There is a scene at the end of the l956 film, “The Invasion of the Body Snatchers” in which Kevin McCarthy is running down a line of stopped cars in the rain, pounding on the windows, warning people of the invasion of the body snatchers. No one listens.
I know how Kevin felt. Time is stealing my body, and I am…we all are…helpless to prevent it. The theft is diabolically slow, apparently to keep us from being aware that it is happening, but Kevin and I are aware. I watch it with the horrified fascination of watching footage of people leaping from the doomed World Trade Center.

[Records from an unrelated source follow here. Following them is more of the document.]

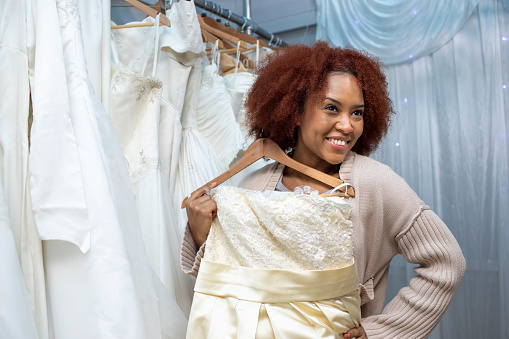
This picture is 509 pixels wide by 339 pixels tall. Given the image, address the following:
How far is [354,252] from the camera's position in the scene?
1.12 m

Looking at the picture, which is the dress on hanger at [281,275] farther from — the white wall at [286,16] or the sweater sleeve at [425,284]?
the white wall at [286,16]

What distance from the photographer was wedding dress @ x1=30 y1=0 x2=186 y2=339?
87cm

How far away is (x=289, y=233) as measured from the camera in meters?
1.00

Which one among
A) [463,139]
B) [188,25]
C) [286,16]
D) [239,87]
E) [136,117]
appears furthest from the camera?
[286,16]

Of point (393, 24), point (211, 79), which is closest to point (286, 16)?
point (393, 24)

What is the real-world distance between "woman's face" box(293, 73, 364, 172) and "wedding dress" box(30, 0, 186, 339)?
1.67 feet

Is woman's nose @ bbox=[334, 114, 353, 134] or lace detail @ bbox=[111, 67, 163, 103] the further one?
lace detail @ bbox=[111, 67, 163, 103]

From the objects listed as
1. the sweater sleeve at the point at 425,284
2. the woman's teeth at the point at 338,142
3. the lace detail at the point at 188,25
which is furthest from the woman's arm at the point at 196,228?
the lace detail at the point at 188,25

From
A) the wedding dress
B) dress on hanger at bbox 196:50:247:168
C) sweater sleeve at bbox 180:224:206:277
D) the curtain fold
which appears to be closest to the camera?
the wedding dress

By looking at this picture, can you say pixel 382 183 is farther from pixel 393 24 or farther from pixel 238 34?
pixel 393 24

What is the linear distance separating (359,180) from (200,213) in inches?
15.6

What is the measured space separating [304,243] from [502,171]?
5.26 ft

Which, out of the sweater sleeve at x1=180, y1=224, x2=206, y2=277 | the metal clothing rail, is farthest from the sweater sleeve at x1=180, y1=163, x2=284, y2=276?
the metal clothing rail

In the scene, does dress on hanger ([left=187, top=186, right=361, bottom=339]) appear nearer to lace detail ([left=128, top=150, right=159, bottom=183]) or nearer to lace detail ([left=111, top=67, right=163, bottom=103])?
lace detail ([left=128, top=150, right=159, bottom=183])
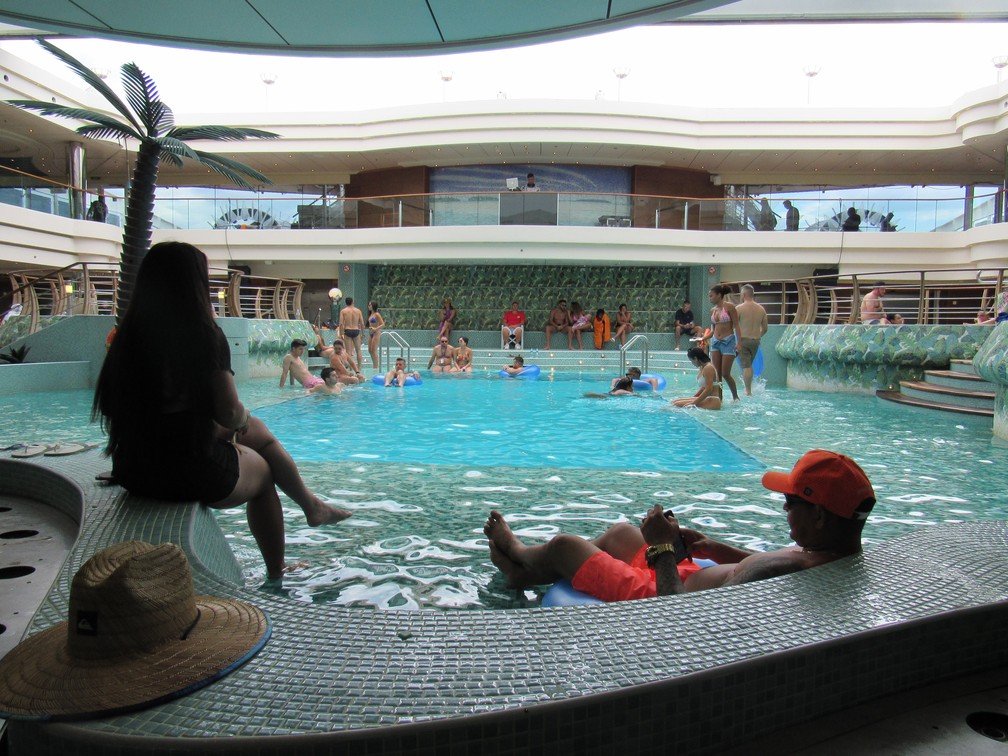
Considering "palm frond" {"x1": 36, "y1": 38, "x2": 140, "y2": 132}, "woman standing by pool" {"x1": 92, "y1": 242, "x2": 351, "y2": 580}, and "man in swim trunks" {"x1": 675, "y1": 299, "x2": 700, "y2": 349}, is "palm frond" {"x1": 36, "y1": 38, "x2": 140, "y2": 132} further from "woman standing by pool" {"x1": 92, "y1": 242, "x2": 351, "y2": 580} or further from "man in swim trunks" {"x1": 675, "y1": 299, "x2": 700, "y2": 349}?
"man in swim trunks" {"x1": 675, "y1": 299, "x2": 700, "y2": 349}

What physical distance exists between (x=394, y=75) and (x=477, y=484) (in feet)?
116

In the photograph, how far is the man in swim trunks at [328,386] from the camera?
11.1 meters

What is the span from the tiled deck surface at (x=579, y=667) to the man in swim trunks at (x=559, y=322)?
20.2 metres

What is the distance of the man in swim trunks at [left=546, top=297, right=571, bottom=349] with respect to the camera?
73.7 ft

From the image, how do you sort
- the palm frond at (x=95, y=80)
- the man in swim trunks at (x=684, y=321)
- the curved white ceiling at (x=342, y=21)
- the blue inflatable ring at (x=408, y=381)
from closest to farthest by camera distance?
1. the curved white ceiling at (x=342, y=21)
2. the palm frond at (x=95, y=80)
3. the blue inflatable ring at (x=408, y=381)
4. the man in swim trunks at (x=684, y=321)

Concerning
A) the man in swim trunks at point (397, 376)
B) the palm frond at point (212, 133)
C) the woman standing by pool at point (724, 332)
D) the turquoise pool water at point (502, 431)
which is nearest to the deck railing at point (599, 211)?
the man in swim trunks at point (397, 376)

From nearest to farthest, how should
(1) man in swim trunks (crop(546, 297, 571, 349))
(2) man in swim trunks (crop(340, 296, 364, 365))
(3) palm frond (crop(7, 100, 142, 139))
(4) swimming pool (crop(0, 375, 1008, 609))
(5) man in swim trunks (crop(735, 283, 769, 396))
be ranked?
1. (4) swimming pool (crop(0, 375, 1008, 609))
2. (3) palm frond (crop(7, 100, 142, 139))
3. (5) man in swim trunks (crop(735, 283, 769, 396))
4. (2) man in swim trunks (crop(340, 296, 364, 365))
5. (1) man in swim trunks (crop(546, 297, 571, 349))

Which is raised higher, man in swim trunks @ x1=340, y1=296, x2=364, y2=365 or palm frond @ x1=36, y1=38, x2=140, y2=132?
palm frond @ x1=36, y1=38, x2=140, y2=132

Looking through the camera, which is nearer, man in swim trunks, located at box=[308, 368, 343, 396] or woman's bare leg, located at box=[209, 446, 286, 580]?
woman's bare leg, located at box=[209, 446, 286, 580]

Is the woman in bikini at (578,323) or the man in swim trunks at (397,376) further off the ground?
the woman in bikini at (578,323)

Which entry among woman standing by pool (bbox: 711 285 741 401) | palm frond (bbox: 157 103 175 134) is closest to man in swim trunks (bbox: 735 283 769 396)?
woman standing by pool (bbox: 711 285 741 401)

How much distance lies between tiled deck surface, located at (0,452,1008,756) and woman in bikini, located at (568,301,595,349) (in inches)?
785

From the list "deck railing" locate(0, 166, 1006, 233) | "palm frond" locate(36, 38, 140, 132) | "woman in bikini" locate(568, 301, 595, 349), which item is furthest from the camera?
"woman in bikini" locate(568, 301, 595, 349)

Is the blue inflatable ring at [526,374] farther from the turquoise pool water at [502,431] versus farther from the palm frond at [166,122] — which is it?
the palm frond at [166,122]
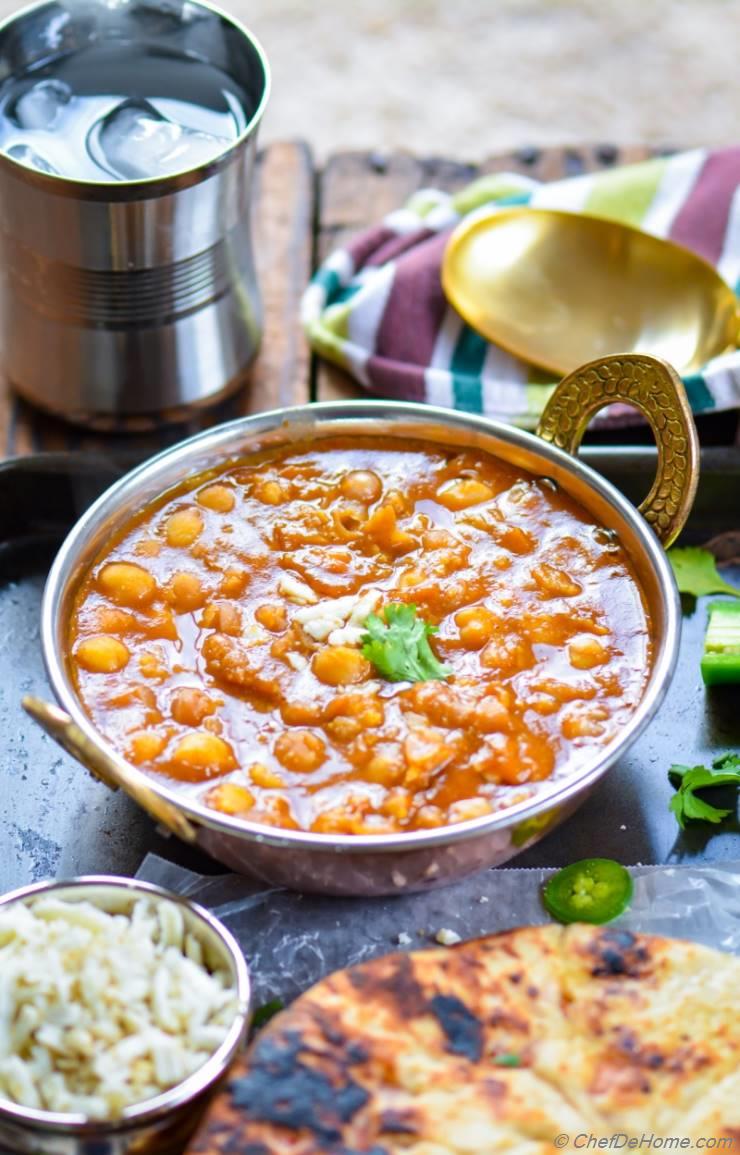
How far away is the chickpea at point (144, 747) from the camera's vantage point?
122 inches

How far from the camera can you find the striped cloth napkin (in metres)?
4.41

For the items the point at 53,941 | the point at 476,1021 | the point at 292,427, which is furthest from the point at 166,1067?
the point at 292,427

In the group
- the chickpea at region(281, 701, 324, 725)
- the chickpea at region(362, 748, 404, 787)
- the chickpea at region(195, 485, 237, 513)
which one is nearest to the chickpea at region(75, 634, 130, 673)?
the chickpea at region(281, 701, 324, 725)

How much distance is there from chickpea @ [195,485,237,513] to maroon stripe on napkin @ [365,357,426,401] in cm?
96

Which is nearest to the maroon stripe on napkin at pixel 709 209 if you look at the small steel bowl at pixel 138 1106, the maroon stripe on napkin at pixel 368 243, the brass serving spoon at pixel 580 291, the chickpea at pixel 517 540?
the brass serving spoon at pixel 580 291

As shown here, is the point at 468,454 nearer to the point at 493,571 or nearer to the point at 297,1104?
the point at 493,571

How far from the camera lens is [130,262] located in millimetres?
3953

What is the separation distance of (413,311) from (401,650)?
1.68 meters

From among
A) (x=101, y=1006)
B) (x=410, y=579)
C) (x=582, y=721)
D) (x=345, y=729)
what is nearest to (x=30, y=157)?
(x=410, y=579)

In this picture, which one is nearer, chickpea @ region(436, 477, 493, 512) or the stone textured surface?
chickpea @ region(436, 477, 493, 512)

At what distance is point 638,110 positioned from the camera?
23.0 feet

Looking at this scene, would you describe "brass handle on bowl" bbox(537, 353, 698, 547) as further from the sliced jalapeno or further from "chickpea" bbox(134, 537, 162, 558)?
"chickpea" bbox(134, 537, 162, 558)

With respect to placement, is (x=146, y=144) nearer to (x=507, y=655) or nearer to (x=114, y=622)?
(x=114, y=622)

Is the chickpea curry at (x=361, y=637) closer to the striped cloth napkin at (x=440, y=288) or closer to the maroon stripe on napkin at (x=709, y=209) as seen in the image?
the striped cloth napkin at (x=440, y=288)
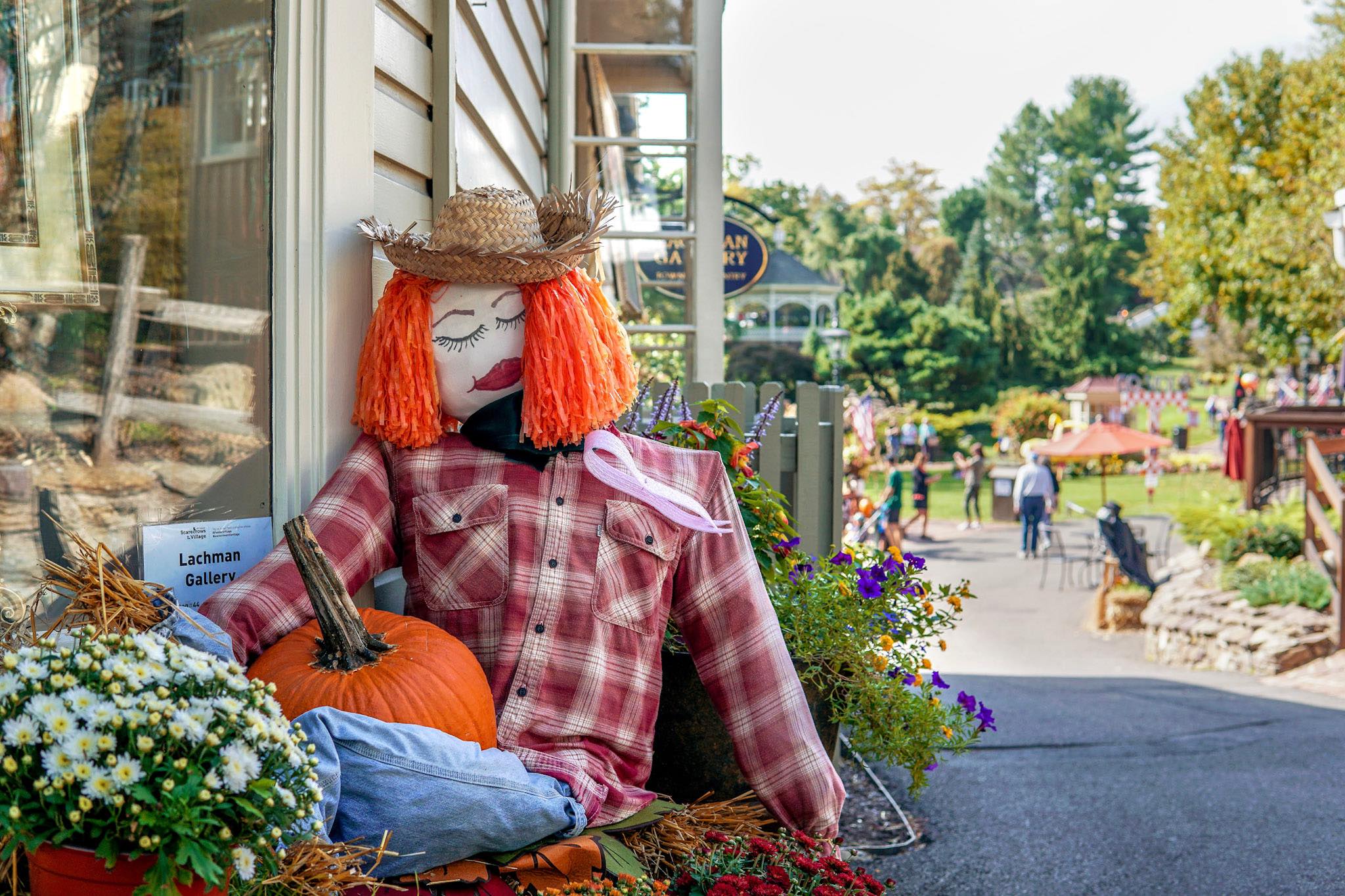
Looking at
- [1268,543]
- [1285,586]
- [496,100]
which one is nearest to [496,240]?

That it is “all a part of growing older” doesn’t work for me. That it is “just the way life operates” is so flimsy an explanation as to be discarded out of hand. The fact that we all age and are all robbed of what we once had does not make it right, nor does it mean we should just meekly accept it. Of course Time will win in the end. It always does. But I for one am not going without putting up one hell of a fight.
I have been chronicling the details of this theft endlessly in these blogs, to the point that I am sure you are tired of reading about it. I remember a guy I served with on the Ti, whose parents had been killed when their car was hit by a train. It was all he talked about, though they had been dead for many years. There seems to be something in a great many of us who are incapable of letting go of the past (let’s see, who do we know who is a prime example of this?). For us, the past is a huge old tree to which we lash ourselves against the hurricane winds of time. It worked for John Hall and Dorothy Lamour in the 1936 movie “Hurricane;” why can’t it work now?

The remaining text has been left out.